2017 Sélectionnée sans peine pour un échange Erasmus à Berlin, je pose mes valises dans la chambre d’une résidence étudiante subventionnée, que j’ai pu réserver en quelques clics. J’ai une bourse mensuelle de la Commission Européenne qui me permet d’aller au cinéma avec mes amis terriblement internationaux (mais étonnamment blancs) et de manger des falafels après sans rajouter un job à mon horaire. A l’université, où j’étudie sans frais, je suis un cours qui s’appelle Postcolonial Approaches to Mobility.

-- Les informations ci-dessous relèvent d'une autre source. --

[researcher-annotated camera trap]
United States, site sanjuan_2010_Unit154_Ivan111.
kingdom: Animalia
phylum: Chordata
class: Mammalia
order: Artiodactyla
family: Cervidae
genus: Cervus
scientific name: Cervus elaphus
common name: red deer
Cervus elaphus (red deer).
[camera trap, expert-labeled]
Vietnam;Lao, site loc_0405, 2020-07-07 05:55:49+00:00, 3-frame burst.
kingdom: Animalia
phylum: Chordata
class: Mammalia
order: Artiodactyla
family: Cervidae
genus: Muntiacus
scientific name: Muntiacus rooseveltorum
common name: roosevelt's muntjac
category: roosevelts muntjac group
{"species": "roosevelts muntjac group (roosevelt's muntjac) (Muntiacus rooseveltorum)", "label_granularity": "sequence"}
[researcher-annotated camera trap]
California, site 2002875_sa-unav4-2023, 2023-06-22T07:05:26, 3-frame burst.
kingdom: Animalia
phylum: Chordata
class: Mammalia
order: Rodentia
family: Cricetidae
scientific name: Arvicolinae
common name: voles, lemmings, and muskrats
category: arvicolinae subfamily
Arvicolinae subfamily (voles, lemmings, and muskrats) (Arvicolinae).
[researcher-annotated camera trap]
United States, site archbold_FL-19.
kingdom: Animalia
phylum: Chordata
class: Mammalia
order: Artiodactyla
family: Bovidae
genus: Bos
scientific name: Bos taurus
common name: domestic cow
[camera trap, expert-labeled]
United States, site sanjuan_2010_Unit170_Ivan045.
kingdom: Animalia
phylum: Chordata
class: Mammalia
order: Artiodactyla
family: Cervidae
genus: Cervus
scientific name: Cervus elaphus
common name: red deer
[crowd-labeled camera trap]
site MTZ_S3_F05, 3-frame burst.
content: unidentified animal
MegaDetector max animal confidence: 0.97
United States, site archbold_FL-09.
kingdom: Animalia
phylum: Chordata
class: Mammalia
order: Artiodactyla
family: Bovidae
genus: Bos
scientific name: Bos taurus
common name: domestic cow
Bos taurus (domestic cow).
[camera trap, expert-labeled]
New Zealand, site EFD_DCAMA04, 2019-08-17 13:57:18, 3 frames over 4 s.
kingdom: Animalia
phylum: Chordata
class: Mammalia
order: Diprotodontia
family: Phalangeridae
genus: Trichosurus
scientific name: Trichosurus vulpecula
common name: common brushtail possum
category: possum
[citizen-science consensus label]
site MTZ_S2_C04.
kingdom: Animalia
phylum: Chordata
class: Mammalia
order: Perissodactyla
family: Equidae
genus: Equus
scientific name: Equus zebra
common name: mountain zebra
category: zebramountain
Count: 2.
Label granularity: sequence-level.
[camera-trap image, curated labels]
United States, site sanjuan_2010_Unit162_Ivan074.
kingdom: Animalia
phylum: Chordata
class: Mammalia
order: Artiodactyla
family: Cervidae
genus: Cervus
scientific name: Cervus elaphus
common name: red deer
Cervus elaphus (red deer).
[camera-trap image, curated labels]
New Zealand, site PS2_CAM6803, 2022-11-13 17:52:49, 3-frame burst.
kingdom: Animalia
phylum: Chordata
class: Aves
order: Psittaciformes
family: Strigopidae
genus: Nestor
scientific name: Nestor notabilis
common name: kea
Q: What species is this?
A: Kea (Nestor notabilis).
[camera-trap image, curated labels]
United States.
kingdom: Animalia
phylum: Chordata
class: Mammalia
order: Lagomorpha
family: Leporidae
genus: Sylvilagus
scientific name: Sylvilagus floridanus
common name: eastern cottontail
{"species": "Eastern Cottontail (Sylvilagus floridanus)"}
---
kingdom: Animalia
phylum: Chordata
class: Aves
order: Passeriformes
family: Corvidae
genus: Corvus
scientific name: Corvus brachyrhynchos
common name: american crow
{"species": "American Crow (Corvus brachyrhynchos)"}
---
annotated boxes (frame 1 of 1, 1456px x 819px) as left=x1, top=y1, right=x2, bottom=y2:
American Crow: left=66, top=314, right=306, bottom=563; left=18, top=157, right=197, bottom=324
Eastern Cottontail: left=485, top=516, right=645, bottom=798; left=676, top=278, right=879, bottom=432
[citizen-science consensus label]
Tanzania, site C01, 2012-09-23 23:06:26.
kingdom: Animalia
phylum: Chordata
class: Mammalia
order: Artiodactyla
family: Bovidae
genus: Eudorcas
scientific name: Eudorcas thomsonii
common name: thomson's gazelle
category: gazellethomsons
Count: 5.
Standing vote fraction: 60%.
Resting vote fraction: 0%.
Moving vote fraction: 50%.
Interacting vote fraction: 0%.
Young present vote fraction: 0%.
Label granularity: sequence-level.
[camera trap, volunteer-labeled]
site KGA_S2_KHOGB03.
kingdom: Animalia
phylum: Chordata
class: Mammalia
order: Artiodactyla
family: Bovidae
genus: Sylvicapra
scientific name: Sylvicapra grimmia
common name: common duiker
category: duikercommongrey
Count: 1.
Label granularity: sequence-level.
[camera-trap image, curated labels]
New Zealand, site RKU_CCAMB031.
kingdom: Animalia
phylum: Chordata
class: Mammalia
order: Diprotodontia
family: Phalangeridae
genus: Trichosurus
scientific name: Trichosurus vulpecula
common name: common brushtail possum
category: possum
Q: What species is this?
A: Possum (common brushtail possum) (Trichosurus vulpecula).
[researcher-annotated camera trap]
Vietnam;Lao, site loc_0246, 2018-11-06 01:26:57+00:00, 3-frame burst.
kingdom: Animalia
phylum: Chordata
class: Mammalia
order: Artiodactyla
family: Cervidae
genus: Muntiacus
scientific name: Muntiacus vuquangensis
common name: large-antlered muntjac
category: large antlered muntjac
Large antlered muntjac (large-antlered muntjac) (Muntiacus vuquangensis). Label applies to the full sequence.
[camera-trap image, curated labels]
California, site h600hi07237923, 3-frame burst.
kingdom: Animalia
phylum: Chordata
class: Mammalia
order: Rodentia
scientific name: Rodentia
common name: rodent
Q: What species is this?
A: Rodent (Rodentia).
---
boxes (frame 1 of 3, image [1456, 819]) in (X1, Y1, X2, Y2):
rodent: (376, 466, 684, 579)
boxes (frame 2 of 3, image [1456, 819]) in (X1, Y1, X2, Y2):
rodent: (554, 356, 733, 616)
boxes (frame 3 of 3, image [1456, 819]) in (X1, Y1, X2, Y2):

Pour la première fois, j’entends parler de mobilité privilégiée1.

1982 Ma tante, mon oncle, rapidement suivis par mes grand-parents, rejoignent au Québec une partie de la famille déjà émigrée et intègrent leur business d’importation de chocolat. Depuis ma toute petite enfance, je les rejoins trois semaines par an, armée seulement d’un passeport et d’un billet d’avion low-cost. A l’arrivée, nous remplissons un papier qui certifie qu’on ne vient pas avec une quantité démesurée d’alcool et autres pathogènes exotiques, et en quelques minutes nous rejoignons notre famille sans encombre.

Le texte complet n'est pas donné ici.